Ao longo dos dias 17, 18 e 19 de novembro, a Escola Municipal Dr. Aparício do Couto Moreira se tornou um grande espaço de celebração da cultura negra. Com o tema “Afrobrasilidades: orgulho, história e resistência”, a unidade promoveu a culminância da Feira Cultural AfroBrasilidades, reunindo estudantes, professores, famílias, convidados e a comunidade do entorno em uma ampla programação artística e pedagógica, em alusão ao Dia Nacional da Consciência Negra, comemorado em 20 de novembro.
Ao som de músicas afro e em meio a cores, tecidos, adereços e penteados que remetiam à ancestralidade africana, o espaço foi organizado com tendas e ambientações temáticas. Os stands trouxeram referências à culinária afro-brasileira, às músicas e danças de matriz africana, à religiosidade, à literatura e às tradições dos povos afrodescendentes.
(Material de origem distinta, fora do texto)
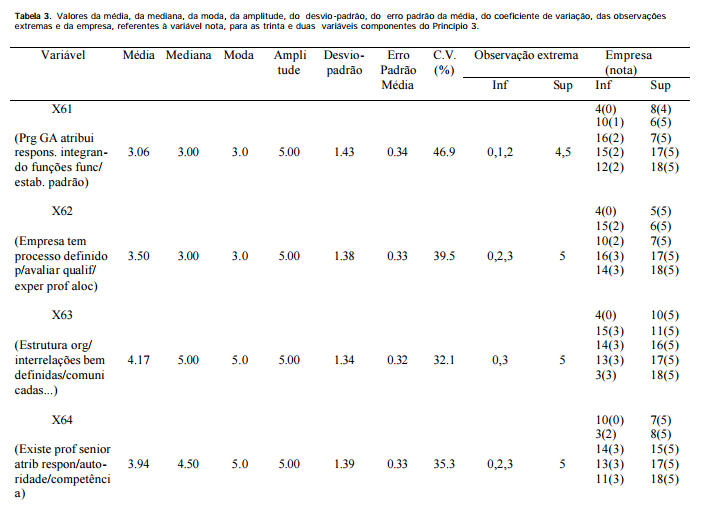 **Tabela 3.** Valores da média, da mediana, da moda, da amplitude, do desvio-padrão, do erro padrão da média, do coeficiente de variação, das observações extremas e da empresa, referentes à variável nota, para as trinta e duas variáveis componentes do Princípio 3.

| Variável | Média | Mediana | Moda | Amplitude | Desvio-padrão | Erro Padrão Média | C.V. (%) | Observação extrema Inf | Observação extrema Sup | Empresa (nota) Inf | Empresa (nota) Sup |
|---|---|---|---|---|---|---|---|---|---|---|---|
| X61 (Prg GA atribui respons. integrando funções func/ estab. padrão) | 3.06 | 3.00 | 3.0 | 5.00 | 1.43 | 0.34 | 46.9 | 0,1,2 | 4,5 | 4(0) 10(1) 16(2) 15(2) 12(2) | 8(4) 6(5) 7(5) 17(5) 18(5) |
| X62 (Empresa tem processo definido p/avaliar qualif/ exper prof aloc) | 3.50 | 3.00 | 3.0 | 5.00 | 1.38 | 0.33 | 39.5 | 0,2,3 | 5 | 4(0) 15(2) 10(2) 16(3) 14(3) | 5(5) 6(5) 7(5) 17(5) 18(5) |
| X63 (Estrutura org/ interrelações bem definidas/comuni cadas...) | 4.17 | 5.00 | 5.0 | 5.00 | 1.34 | 0.32 | 32.1 | 0,3 | 5 | 4(0) 15(3) 14(3) 13(3) 3(3) | 10(5) 11(5) 16(5) 17(5) 18(5) |
| X64 (Existe prof senior atrib respon/autoridade/competênci a) | 3.94 | 4.50 | 5.0 | 5.00 | 1.39 | 0.33 | 35.3 | 0,2,3 | 5 | 10(0) 3(2) 14(3) 13(3) 11(3) | 7(5) 8(5) 15(5) 17(5) 18(5) |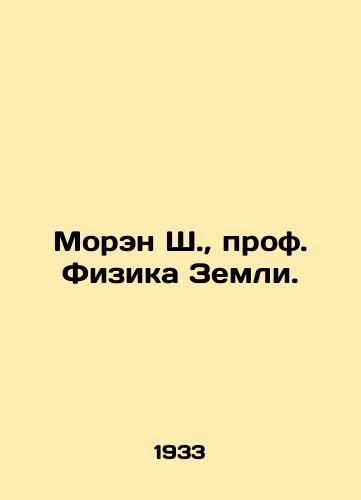 Морэн Ш., проф.
Физика Земли.

1933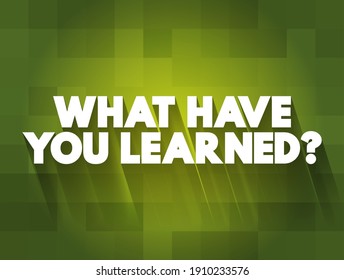 WHAT HAVE YOU LEARNED?

shutterstock.com · 1910233576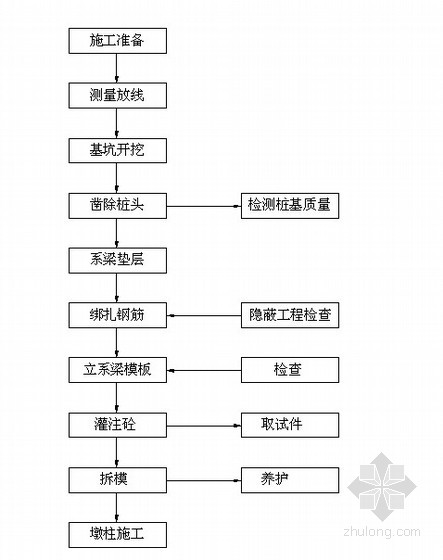 施工准备

测量放线

基坑开挖

凿除桩头

检测桩基质量

系梁垫层

绑扎钢筋

隐蔽工程检查

立系梁模板

检查

灌注砼

取试件

拆模

养护

墩柱施工

zhulong.com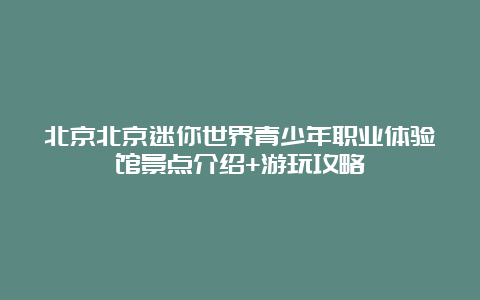 北京北京迷你世界青少年职业体验馆景点介绍+游玩攻略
Mesas com utensílios e pratos típicos, objetos de uso cotidiano e painéis expositivos ajudaram a aproximar os visitantes dos saberes e fazeres da cultura negra.
A abertura da programação contou com um cortejo afro, saindo da Feirinha do BN em direção à escola, envolvendo estudantes e educadores em alegorias, coreografias e percussão. Em seguida, o Grupo de Capoeira “Voo de Liberdade” realizou roda aberta ao público, reforçando a capoeira como expressão de resistência e identidade.
Ainda no primeiro dia, o projeto itinerante Cine Estrelas, em parceria com a Secretaria Municipal de Cultura, levou ao público a exibição do documentário “Como é ser negro no Brasil?”. A sessão aconteceu em frente à escola e foi mediada pelo diretor Matheus Cerqueira, que dialogou com os estudantes sobre racismo, identidade e protagonismo da população negra.
No segundo dia de atividades, em períodos matutino e vespertino, turmas do 9º ano apresentaram esquetes teatrais sobre direitos das crianças e adolescentes, abordando temas como convivência familiar, liberdade, respeito, dignidade, vida, saúde, educação, esporte, cultura e lazer. Os grupos utilizaram a linguagem cênica para traduzir conteúdos trabalhados em sala de aula, aproximando legislação, cidadania e realidade dos estudantes.
Durante a visita guiada aos espaços expositivos, alunos de outras escolas também passaram pelos stands, ampliando o alcance pedagógico da Feira. A programação incluiu ainda o lançamento do livro “Conhecendo Itambé”, do escritor Rielson Machado, fortalecendo o vínculo entre história local, identidade e formação de leitores.
À noite, o público acompanhou o espetáculo teatral “O Destino de Maria”, apresentado pelo Grupo Artes Cênicas, além do Concurso Identidade Negra 2025 e do desfile afro “Orixás”, que evidenciaram trajes, símbolos e estéticas da cultura afro-brasileira.
De acordo com o diretor da escola, Matheus Cerqueira, a Feira foi concebida como um projeto multidisciplinar, voltado à formação integral dos estudantes e à promoção da educação para as relações étnico-raciais. “Foi de suma importância a participação dos alunos em uma proposta pedagógica dessa natureza, para que as questões relacionadas à consciência negra saiam do âmbito teórico e se tornem ações antirracistas. A liberdade de um povo no mundo contemporâneo se dá através do conhecimento e da educação, e é isso que estamos fazendo no Aparício”, destacou o gestor.
Matheus ressalta que iniciativas como a Feira AfroBrasilidades contribuem para resgatar e fortalecer a identidade do povo negro, tornando visíveis suas histórias de luta e superação. “O legado do projeto é todos reconhecerem a necessidade de conhecer e respeitar a cultura dos afrodescendentes para entender melhor a sociedade em que se vive. A repercussão nas redes sociais e os comentários que recebemos mostram o alcance dessa ação na conscientização dos nossos alunos e na valorização deles como protagonistas de sua própria história”, avaliou.
A programação seguiu até o dia 19 de novembro, consolidando a Feira Cultural AfroBrasilidades como um momento ímpar de construção de saberes, integração entre escola e comunidade e valorização da diversidade que compõe a identidade brasileira.